La mise en lumière de la Chapelle par Patrick Rimoux

Interviews

Patrick Rimoux est sculpteur de lumière. A la fois ingénieur et artiste.

Après une formation d’ingénieur en nouvelles technologies (ce qui lui permet de développer des éléments de lumière très spécifiques, avec notamment la technologie led), Patrick Rimoux s’est formé aux Beaux-Arts à Paris.  Il évoque aujourd’hui son métier, ses réalisations et sa mise en lumière de la chapelle de Saint-Louis de Gonzague.

La Fondation JES-Franklin : Pouvez-vous nous présenter votre métier ? vos réalisations ?

Patrick Rimoux : Tout d’abord j’interviens essentiellement avec des architectes, comme par exemple Sou Fujimoto, Frank Gehry, Kengo Kuma, Nicolas Michelin et bien sûr Jean-Marie Duthilleul. Je réalise des études sur des bâtiments nouveaux (Gare Eole, Gares du Grand Paris) ou sur des bâtiments existants (l’église Saint-Ignace de Loyola, la chapelle de Franklin, Notre-Dame de Paris). En France et à l’international. J’ai travaillé 6 ans en Afrique du Sud pour Nelson Mandela, sur les Freedom Towers, et j’interviens souvent en Inde (Bombay, Delhi, Calcutta) où la fête des lumières (Diwali) est la fête la plus importante du calendrier.

Mon medium, c’est la lumière. Je ne m’occupe pas seulement de l’éclairage des bâtiments, je « design » aussi des luminaires et grâce aux nouvelles technologies, j’adapte ces luminaires et la lumière qu’ils émettent par rapport aux lieux. L’ombre est presque plus importante que la lumière. On crée des niveaux d’éclairement. Eclairer très fort aplatit tout. Ce que l’on veut par la lumière, c’est donner un sens à cette lumière. C’est d’autant plus vrai dans une chapelle où la lumière est étroitement liée à la liturgie.

F. JES : Comment s’est déroulée votre mission au sein de la chapelle de Franklin ?

P.R. : Dans le cadre de Franklin, j’ai travaillé avec les deux architectes, Jean-Marie Duthilleul et Benoît Ferré, autour de la réflexion suivante : quels sont les éléments importants à mettre en lumière afin de révéler la liturgie ?

La croix au plafond constitue un élément très spécifique de cette chapelle conçue dans les années 30 ; ainsi que les nuages et les étoiles qui l’entourent. Les architectes ont proposé de reprendre le bleu de la fresque pour la croix et pour les nuages de manière plus ou moins intense. Avec la lumière, on les fait apparaître dans des tons plus ou moins clairs, comme dans une peinture.

Ensuite la mise en lumière devait se faire autour de l’axe liturgique : l’autel, le baptistère et les deux ambons. Le chemin de croix également.
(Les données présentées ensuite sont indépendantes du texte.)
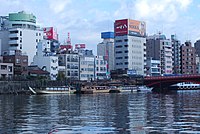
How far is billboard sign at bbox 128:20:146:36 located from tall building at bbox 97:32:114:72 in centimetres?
1282

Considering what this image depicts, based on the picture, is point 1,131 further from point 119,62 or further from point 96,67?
point 119,62

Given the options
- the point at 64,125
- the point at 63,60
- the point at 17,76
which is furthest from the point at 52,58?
the point at 64,125

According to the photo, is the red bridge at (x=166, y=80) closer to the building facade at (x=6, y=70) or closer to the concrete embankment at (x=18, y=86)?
the concrete embankment at (x=18, y=86)

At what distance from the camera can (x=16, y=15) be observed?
155m

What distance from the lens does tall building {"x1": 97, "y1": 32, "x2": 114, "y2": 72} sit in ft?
630

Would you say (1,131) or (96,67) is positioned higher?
(96,67)

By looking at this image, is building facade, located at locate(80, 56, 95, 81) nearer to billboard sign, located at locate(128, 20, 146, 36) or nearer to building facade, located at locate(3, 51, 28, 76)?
building facade, located at locate(3, 51, 28, 76)

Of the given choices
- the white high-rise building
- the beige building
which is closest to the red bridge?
the white high-rise building

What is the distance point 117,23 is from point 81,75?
3671 cm

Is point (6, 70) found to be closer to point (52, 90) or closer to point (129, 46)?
point (52, 90)

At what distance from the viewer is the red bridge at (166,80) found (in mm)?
130875

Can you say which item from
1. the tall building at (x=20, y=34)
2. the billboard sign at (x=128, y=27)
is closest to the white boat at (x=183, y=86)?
the billboard sign at (x=128, y=27)

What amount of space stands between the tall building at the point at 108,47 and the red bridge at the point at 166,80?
130ft

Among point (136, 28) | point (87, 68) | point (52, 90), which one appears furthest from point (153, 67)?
point (52, 90)
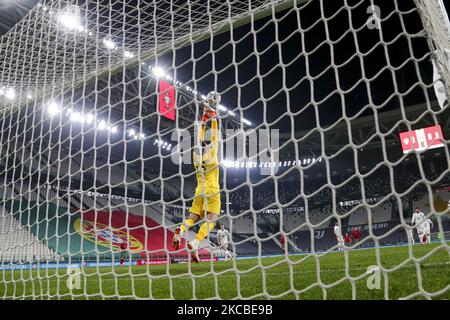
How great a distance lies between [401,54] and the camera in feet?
51.0

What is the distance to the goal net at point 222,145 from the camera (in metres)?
2.11

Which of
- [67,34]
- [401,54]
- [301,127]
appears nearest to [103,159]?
[301,127]

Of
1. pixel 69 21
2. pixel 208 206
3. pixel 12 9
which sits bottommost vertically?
pixel 208 206

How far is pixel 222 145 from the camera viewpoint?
2457 millimetres

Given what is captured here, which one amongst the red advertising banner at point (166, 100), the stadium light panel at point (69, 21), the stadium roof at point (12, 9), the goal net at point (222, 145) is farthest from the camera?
the stadium roof at point (12, 9)

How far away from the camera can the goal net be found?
2.11m

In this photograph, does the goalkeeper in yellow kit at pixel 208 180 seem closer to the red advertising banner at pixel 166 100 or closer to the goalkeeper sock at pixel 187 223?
the goalkeeper sock at pixel 187 223

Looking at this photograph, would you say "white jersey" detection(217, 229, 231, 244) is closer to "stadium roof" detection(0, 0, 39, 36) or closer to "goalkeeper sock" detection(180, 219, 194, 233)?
"goalkeeper sock" detection(180, 219, 194, 233)

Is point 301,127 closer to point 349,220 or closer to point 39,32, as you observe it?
point 349,220

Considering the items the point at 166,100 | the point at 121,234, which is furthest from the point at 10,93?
the point at 121,234

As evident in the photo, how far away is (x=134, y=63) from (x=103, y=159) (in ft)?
58.9

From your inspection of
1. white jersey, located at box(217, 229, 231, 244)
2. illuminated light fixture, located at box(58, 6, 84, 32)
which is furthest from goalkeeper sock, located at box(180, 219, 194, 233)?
white jersey, located at box(217, 229, 231, 244)

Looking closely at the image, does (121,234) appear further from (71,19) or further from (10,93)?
(71,19)

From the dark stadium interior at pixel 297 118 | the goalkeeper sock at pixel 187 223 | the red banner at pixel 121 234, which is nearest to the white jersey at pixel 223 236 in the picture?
the dark stadium interior at pixel 297 118
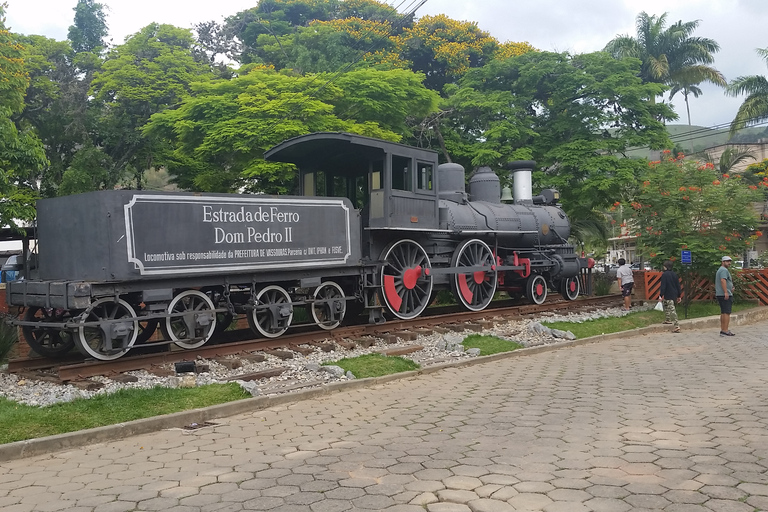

Et bien sûr la fresque restaurée qu’on devait mettre en évidence.

On essaie de cadrer, découper, ciseler la lumière en fonction des éléments.

Dans la chapelle basse, on a voulu avoir une lumière qui émane de l’assemblée et qui éclaire l’assemblée. Dans chaque lumignon fixé au banc, la partie haute éclaire l’assemblée et les petites led de la partie basse éclairent le texte.

Ensuite l’intensité de lumière pourra être réglée pour chacun de ces éléments. En fonction des moments liturgiques, nous allons éclairer de façon plus ou moins forte. En effet cette mise en lumière variera selon les temps liturgiques de l’année : lumière diffuse pour les veillées de prière, sobre pour les temps du Carême et de l’Avent, lumière très faible le vendredi saint puis rayonnante le dimanche de Pâques.

Le régisseur et l’aumônier auront une tablette sur laquelle sont pré-réglés les différents types de célébrations. Grâce à la miniaturisation, on peut préciser exactement quel mobilier liturgique on souhaite éclairer. Cela peut être une aide à la célébration elle-même

F. JES : Quels sont vos autres projets de mise en lumière dans des églises ?

PR : Il y a 5-6 ans, je suis intervenu sur le chantier de rénovation de l’église St Ignace de Loyola à Paris. C’était mon premier chantier dans une église. En coopération avec un groupe de Jésuites, j’ai réalisé des verres de lumière dans le narthex. Ces verres de lumière illustrent quelques étapes de cheminement de prière des Exercices spirituels de saint Ignace.

Plus récemment on m’a confié la mise en lumière de la totalité de Notre Dame de Paris. Pour l’assemblée, nous travaillons également sur des bancs qui seront munis de lumignons. D’ailleurs, nous allons faire venir le Père Gilles Drouin à Franklin pour lui montrer ces nouveaux éléments (Délégué par l’archevêque, le père Gilles Drouin travaille au futur aménagement liturgique de la cathédrale Notre Dame de Paris).